A wrecked plane found in the Everglades in Broward County was also, incorrectly, postulated to be from Flight 19. However, it was later determined that the TBM-3E had crashed on March 16, 1947; the crash reportedly occurred because its pilot, Ensign Ralph N. Wachob, developed vertigo. Wachob was killed in the crash.

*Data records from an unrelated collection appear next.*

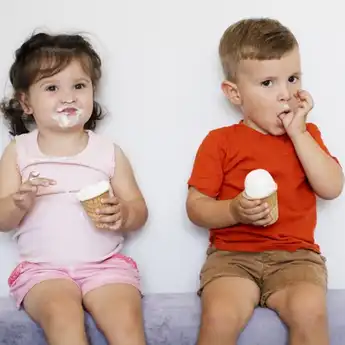Mitos atau Fakta, Anak Menderita Diabetes Karena Keturunan? 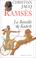 Cover of: La bataille de Kadesh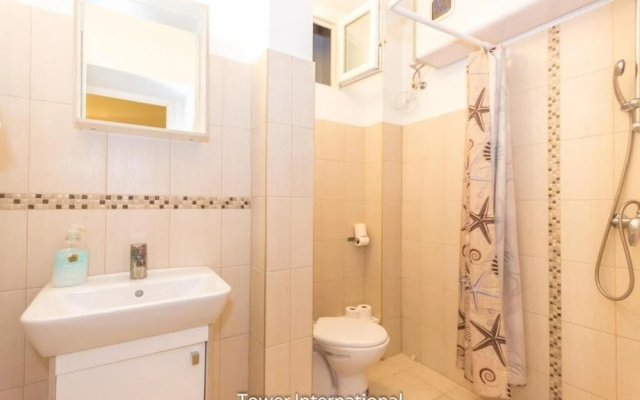 Home Apartment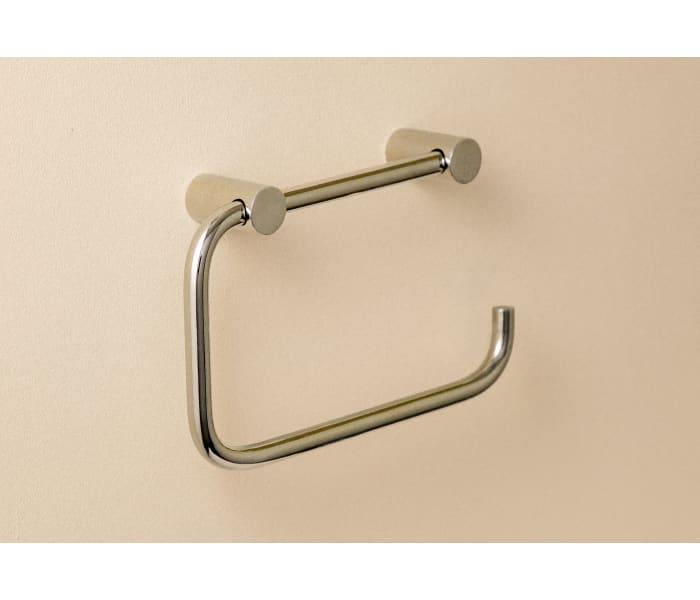 Portarrollos de baño Cosmic Logic Principal 2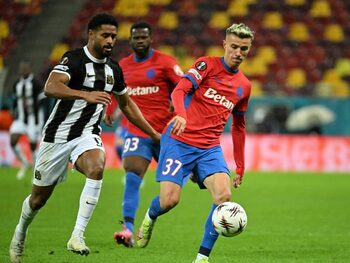 FCSB, schimbare totală de de strategie pentru meciul cu Bologna. Anunțul făcut de conducere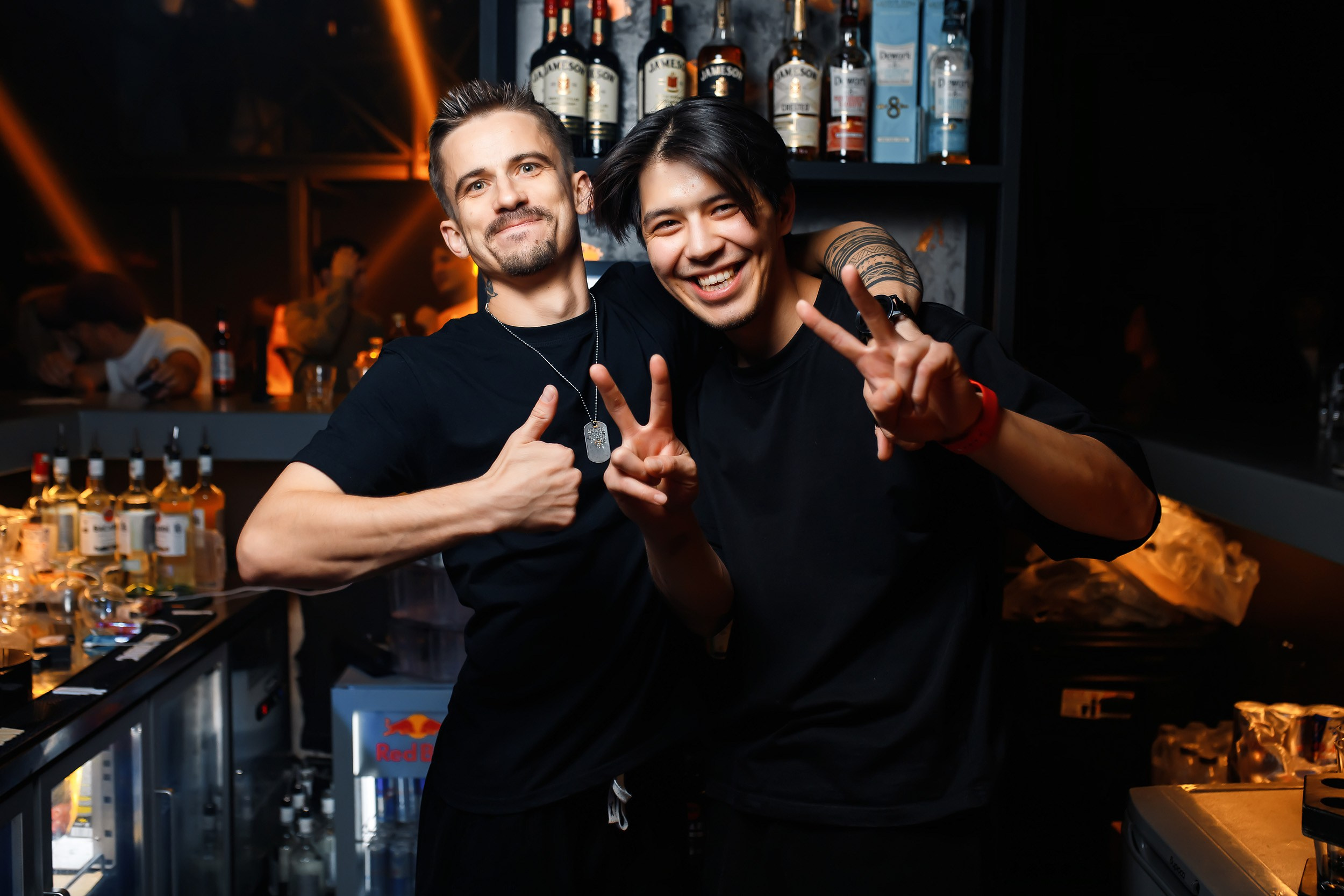 Insomnia. Кипятком Павлодар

As of the 2020s, no trace of the five TBM Avengers or the PBM Mariner and the 27 missing aviators have been found. The most likely conclusion is that the Avengers ran out of gas and ditched at sea, and the PBM experienced a mid-air explosion.

== In fiction ==
Flight 19 is featured in the 1977 science-fiction film Close Encounters of the Third Kind. In the film's opening, the aircraft are discovered in the Sonoran Desert, in pristine condition with full fuel tanks, one of several mysterious events that imply extraterrestrial activity. In the film's ending scene, several men in World War II-era US naval aviator uniforms are the first people who exit the alien mothership and are returned to Earth. They are identified by officials and scientists as the crews of the planes of Flight 19 that turned up in the Sonoran Desert at the beginning of the movie, having not aged since their disappearance. However, the names they give - Lt. Frank Taylor, Capt. Harry Ward Craig, and two others - are not those of any of the missing crews of the historical Flight 19.

Flight 19 made an appearance in the 2006 direct-to-DVD movie Scooby-Doo! Pirates Ahoy!

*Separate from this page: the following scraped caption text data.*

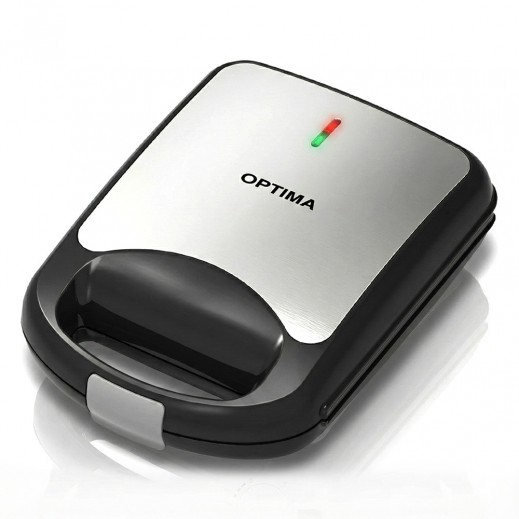 أوبتيما شواية 4 شرائح - فضى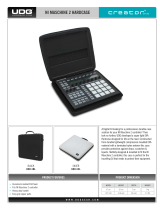 UDG 4500715 Datasheet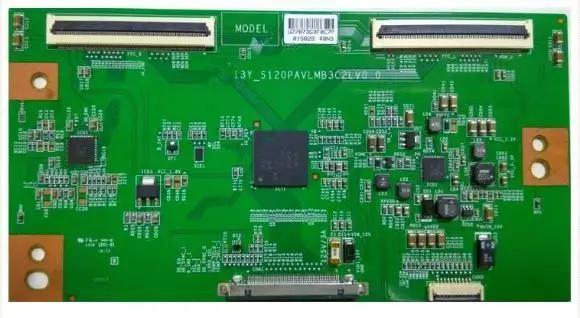 

original 100% test for samgsung LE48F3000W 13Y_S120PAVLMB3C2LV0.0 logic board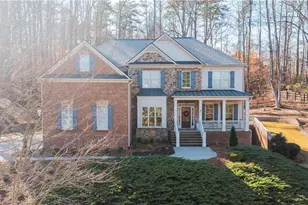 1625 Hamiota Ridge, Alpharetta, GA 30004 - Photo 1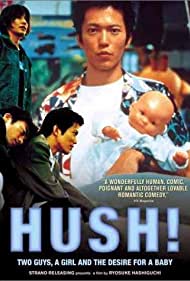 Watch Full Movie :Hush (2001)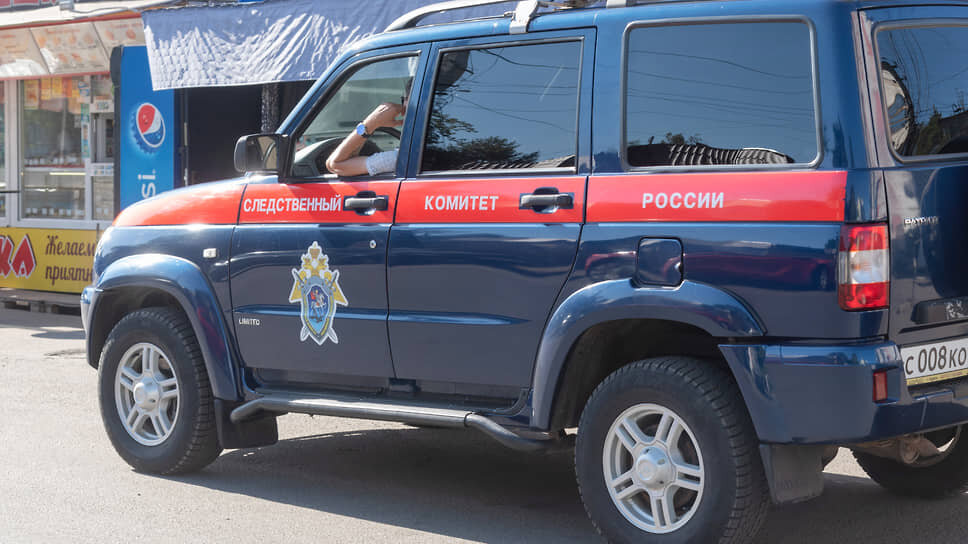 Фото: Игорь Елисеев / Коммерсантъ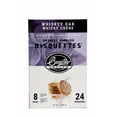 thumbnail image 1 of Bradley Flavor Bisquettes - Whiskey Oak 24Pk, 1 of 6
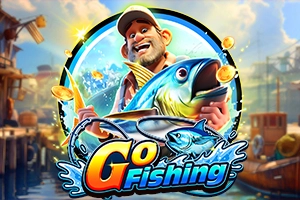 Go Fishing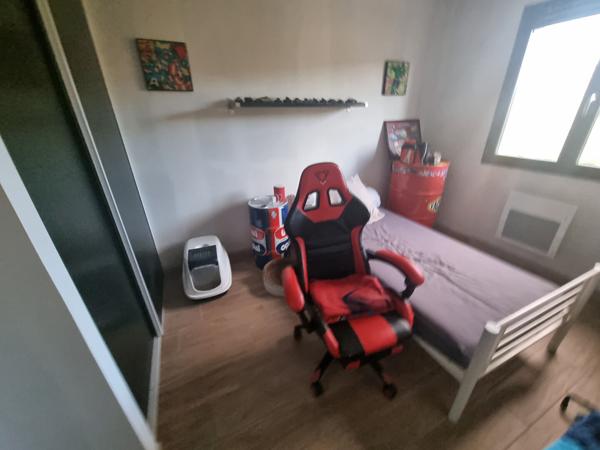 Maison moderne à vendre à Gignac-la-Nerthe - 4 chambres, 107 m²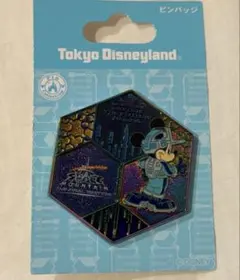 2026年最新】ディズニーピンバッジスペースマウンテンの人気アイテム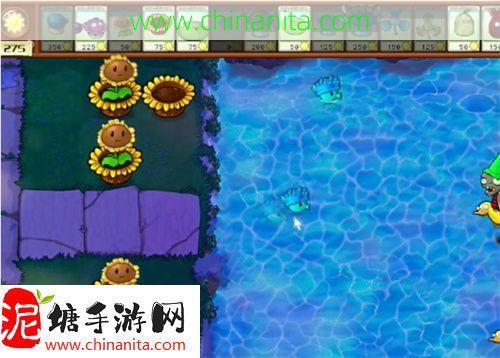 植物大战僵尸杂交版冒险模式77关:植物大战僵尸杂交版冒险模式77关通关攻略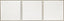 Surya Archaean ARCH-001 24"H x 24"W x 2"D, 24"H x 24"W x 2"D, 24"H x 24"W x 2"D Wall Art Piece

== Crews of Flight 19 and PBM-5 BuNo 59225 ==

The men of Flight 19 and PBM-5 BuNo 59225
| Aircraft number | Pilot | Crew | Bureau Nr. (BuNo) |
| FT-28 | Charles C. Taylor, Lieutenant, USNR | George Devlin, AOM3c, USNR Walter R. Parpart, ARM3c, USNR | 23307 |
| FT-36 | E. J. Powers, Captain, USMC | Howell O. Thompson, SSgt, USMCR George R. Paonessa, Sgt, USMC | 46094 |
| FT-3 | Joseph T. Bossi, Ensign, USNR | Herman A. Thelander, S1c, USNR Burt E. Baluk, JR., S1c, USNR | 45714 |
| FT-117 | George W. Stivers, Captain, USMC | Robert P. Gruebel, Pvt, USMCR Robert F. Gallivan, Sgt, USMC | 73209 |
| FT-81* | Forrest J. Gerber, 2ndLt, USMCR | William E. Lightfoot, PFC, USMCR | 46325 |
| BuNo 59225 | Walter G. Jeffery, LTJG, USN | Harrie G. Cone, LTJG, USN Roger M. Allen, Ensign, USN Lloyd A. Eliason, Ensign, USN Charles D. Arceneaux, Ensign, USN Robert C. Cameron, RM3, USN Wiley D. Cargill Sr., Seaman 1st, USN James F. Jordan, ARM3, USN John T. Menendez, AOM3, USN Philip B. Neeman, Seaman 1st, USN James F. Osterheld, AOM3, USN Donald E. Peterson, AMM1, USN Alfred J. Zywicki, Seaman 1st, USN | 59225 |
* This particular plane was one crew member short. The airman in question, Corporal Allan Kosnar, "had asked to be excused from this exercise."